Crisis beckons as ‘London City Pikachu Plush’ sells out
Feel that tension in the air? The soft crackle of static electricity? That's the calm before the storm, the quiet before lightning strikes. The Pokémon Center in London has issued a dire warning, revealing that the exclusive London City Pikachu plush toys are almost out of stock. Yup, the one with the bowler hat that Pikachu's ears poke through. They blame the “overwhelming popularity” of the plush toy, and expect to sell out on November 10th. This is truly the darkest timeline.
Europa Universalis: The Price of Power
We are doing a bonus giveaway in colloboration with Aegir Games to celebrate the Europa Universalis: Price of Power Kickstarter campaign. To participate, you need to visit the Kickstarter page, put down a pledge for the full game and send us your Kickstarter backer name by email.
Everyone that enters will receive a free key for Iconoclasts on the system of their choice, and also has the chance to win two Nintendo Switch Lites! The winner of the first giveaway for the actual board game was announced last week, so check your emails if you missed it.

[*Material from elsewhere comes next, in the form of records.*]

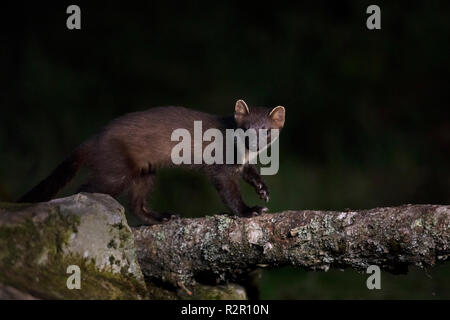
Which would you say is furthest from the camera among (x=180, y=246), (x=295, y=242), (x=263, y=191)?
(x=263, y=191)

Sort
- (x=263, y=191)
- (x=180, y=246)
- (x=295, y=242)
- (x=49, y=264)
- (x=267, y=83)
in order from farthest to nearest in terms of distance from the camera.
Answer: (x=267, y=83) → (x=263, y=191) → (x=180, y=246) → (x=295, y=242) → (x=49, y=264)

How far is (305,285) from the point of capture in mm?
7000

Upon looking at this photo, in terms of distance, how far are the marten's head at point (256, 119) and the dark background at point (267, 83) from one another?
3559 mm

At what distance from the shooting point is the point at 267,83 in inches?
390

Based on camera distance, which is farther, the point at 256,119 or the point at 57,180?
the point at 256,119

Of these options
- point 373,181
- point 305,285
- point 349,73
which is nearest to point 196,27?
point 349,73

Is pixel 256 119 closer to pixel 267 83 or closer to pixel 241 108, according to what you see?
pixel 241 108

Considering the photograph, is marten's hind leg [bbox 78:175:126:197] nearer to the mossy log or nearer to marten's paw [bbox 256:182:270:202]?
the mossy log

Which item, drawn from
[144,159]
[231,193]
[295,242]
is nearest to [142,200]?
[144,159]

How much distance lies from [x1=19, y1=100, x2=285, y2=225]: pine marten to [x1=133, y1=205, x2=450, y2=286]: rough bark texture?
798 mm

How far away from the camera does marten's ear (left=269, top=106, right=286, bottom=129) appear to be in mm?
5284

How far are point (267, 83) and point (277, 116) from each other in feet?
15.3

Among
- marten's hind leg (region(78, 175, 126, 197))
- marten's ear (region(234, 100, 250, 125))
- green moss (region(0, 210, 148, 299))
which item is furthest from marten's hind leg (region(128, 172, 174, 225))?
green moss (region(0, 210, 148, 299))

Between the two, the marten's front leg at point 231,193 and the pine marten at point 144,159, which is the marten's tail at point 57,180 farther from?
the marten's front leg at point 231,193
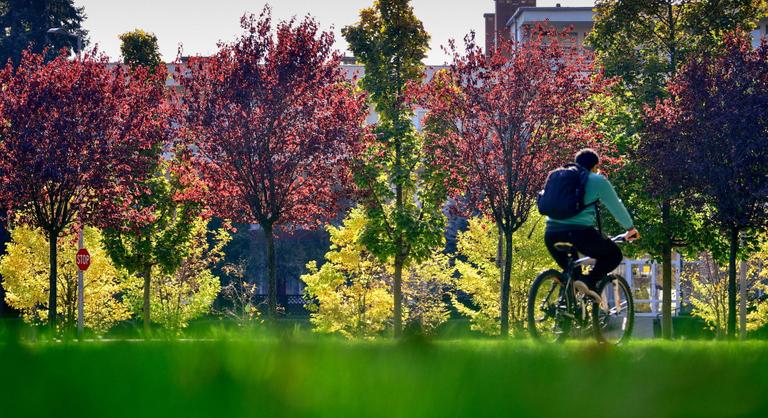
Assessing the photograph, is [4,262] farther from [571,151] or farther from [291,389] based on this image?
[291,389]

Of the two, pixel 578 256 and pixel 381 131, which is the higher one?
pixel 381 131

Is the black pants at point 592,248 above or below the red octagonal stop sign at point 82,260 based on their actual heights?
above

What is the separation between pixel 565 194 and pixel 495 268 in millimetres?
32185

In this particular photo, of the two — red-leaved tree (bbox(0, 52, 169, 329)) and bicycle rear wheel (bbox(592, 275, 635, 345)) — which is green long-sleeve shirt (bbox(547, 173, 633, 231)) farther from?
red-leaved tree (bbox(0, 52, 169, 329))

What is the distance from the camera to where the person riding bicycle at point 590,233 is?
7.82 meters

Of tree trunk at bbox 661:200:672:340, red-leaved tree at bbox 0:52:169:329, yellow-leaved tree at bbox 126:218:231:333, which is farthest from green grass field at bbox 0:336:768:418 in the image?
yellow-leaved tree at bbox 126:218:231:333

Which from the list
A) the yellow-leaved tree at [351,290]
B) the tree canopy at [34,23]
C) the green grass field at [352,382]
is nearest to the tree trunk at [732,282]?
the yellow-leaved tree at [351,290]

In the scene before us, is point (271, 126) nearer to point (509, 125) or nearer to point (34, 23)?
point (509, 125)

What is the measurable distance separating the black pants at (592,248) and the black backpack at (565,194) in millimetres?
151

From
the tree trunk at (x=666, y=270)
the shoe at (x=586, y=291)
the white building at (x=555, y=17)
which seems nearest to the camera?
the shoe at (x=586, y=291)

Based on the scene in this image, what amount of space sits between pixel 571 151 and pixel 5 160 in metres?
14.7

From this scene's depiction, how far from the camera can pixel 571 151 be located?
2742 centimetres

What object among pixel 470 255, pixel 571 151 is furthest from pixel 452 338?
pixel 470 255

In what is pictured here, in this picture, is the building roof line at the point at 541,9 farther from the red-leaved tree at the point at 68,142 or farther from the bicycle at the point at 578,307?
the bicycle at the point at 578,307
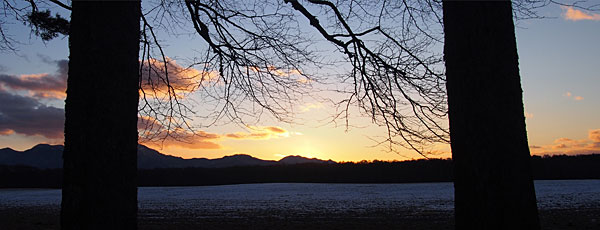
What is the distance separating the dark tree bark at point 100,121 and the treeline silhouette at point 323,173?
28.1 metres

The giveaway is open until the Kickstarter campaign ends on Thursday, and winners will be announced the following day.
Quiz Answer - Did You Get It Right?
What was the name of the cancelled Blizzard game that spawned Overwatch?
Answer: Project Titan!
With all the excitement surrounding this weekend's Blizzcon and especially the announcement of Overwatch 2, we thought we'd remind you where Overwatch came from. It rose from the ashes of the studio's attempt to follow up World of WarCraft with an all-new MMO, codenamed Project Titan.
While Titan was reportedly also a character-based online shooter, it was set in a wider world and featured much more than just shooting – but the game was “cluttered and confused,” according to designer Jeff Kaplan.
The cancellation of Project Titan was officially announced in 2014. Most companies never reveal that unannounced games have been cancelled, but there was so much buzz surrounding the project that Blizzard had to say something.
The good news is that Blizzard took a lot of ideas and assets from Titan, streamlined the concept and made its debut first-person shooter, Overwatch. Worked out pretty well for them, right?